▶ [Tarefa] Continue o texto de citações sobre Feira a partir da última frase apresentada.

▶ [Texto fornecido]
□ □ □

“Minha terra não é moça, minha terra é menino, que atira badogue,
que mata mocó, que arma arapuca e sabe aboiar.” (Eurico Alves Boaventura)
“A carreta de Oscar grande como a
rua, Cine Íris e a certeza de ter nascido antes.” (Iderval Miranda)
“Você pode, em Feira, recitar versos logo de manhã e não parecer pedante. Você diz: parem de jogar cadáveres na minha porta." (Ederval Fernandes)

□ □ □

▶ [Dados de origem]
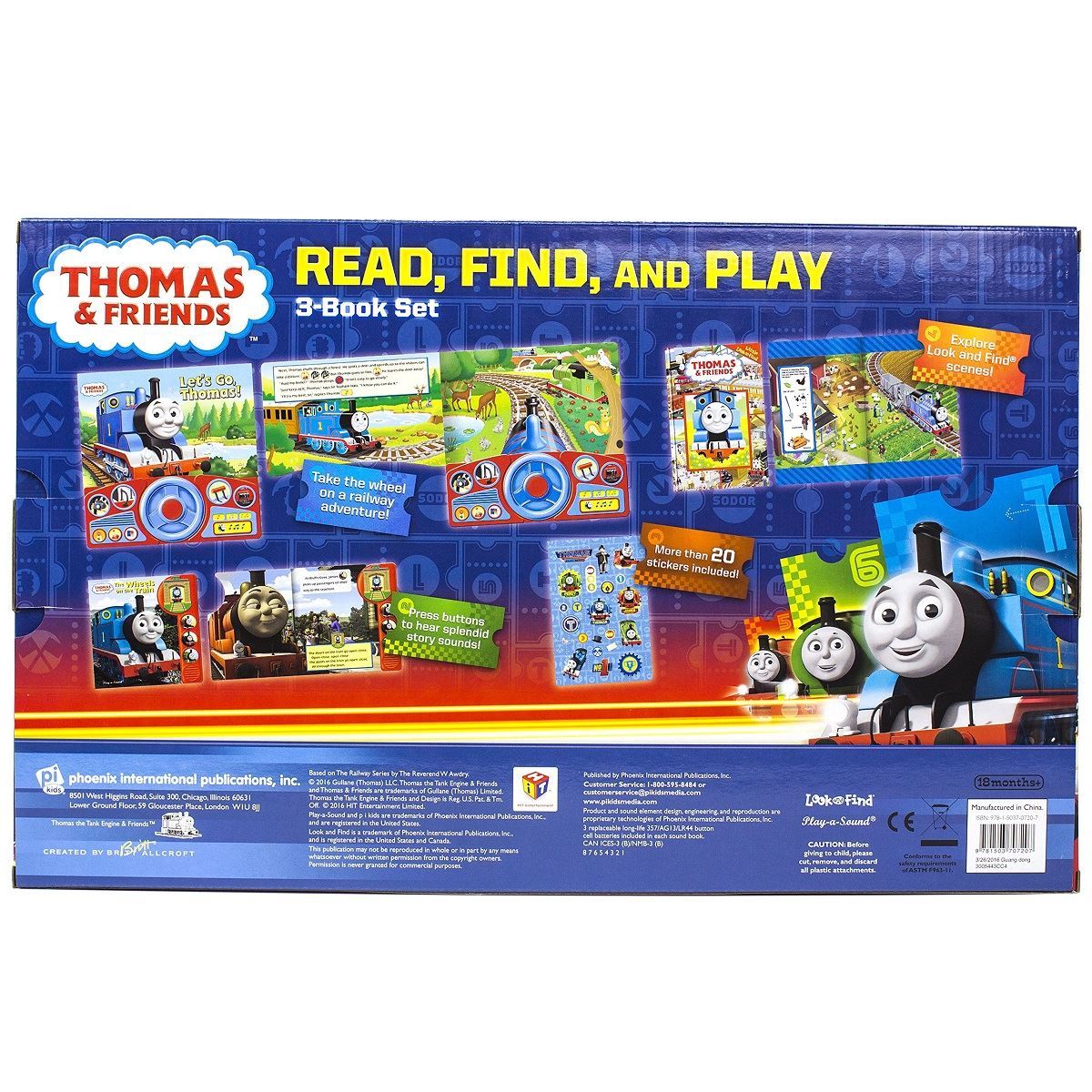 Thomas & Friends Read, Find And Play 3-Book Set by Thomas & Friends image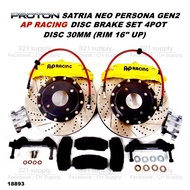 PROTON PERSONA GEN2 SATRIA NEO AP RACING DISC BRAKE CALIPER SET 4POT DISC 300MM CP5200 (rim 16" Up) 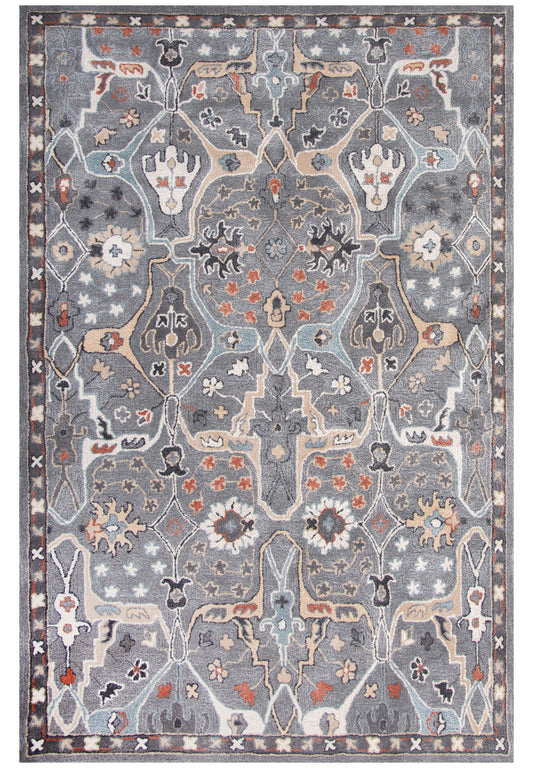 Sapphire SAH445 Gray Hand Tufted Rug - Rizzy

□ □ □

▶ [Resultado]
Costumo dizer que sou feirense de
umbigo enterrado, expressão popular baseada na tradição de enterrar o umbigo da
criança no local onde nasce, simbolizando sua pertença eterna com aquele pedaço
de chão. O meu foi enterrado no bairro da Mangabeira (ainda zona rural naquele
março de 1975) onde morávamos em uma chácara, misto de casa e comércio de meu
pai. Nasci nessa casa de parto normal pelas mãos da parteira Mãe Maria e da
enfermeira Maria Augusta e meu umbigo foi enterrado no curral onde é hoje é um
condomínio. Aos dez anos fui morar na Rua Edelvira de Oliveira, uma rua muito
movimentada entre a Av. Maria Quitéria e João Durval e ali fiquei até me casar
em 2005 e vir morar no SIM, bem antes do que o bairro ser o que é hoje.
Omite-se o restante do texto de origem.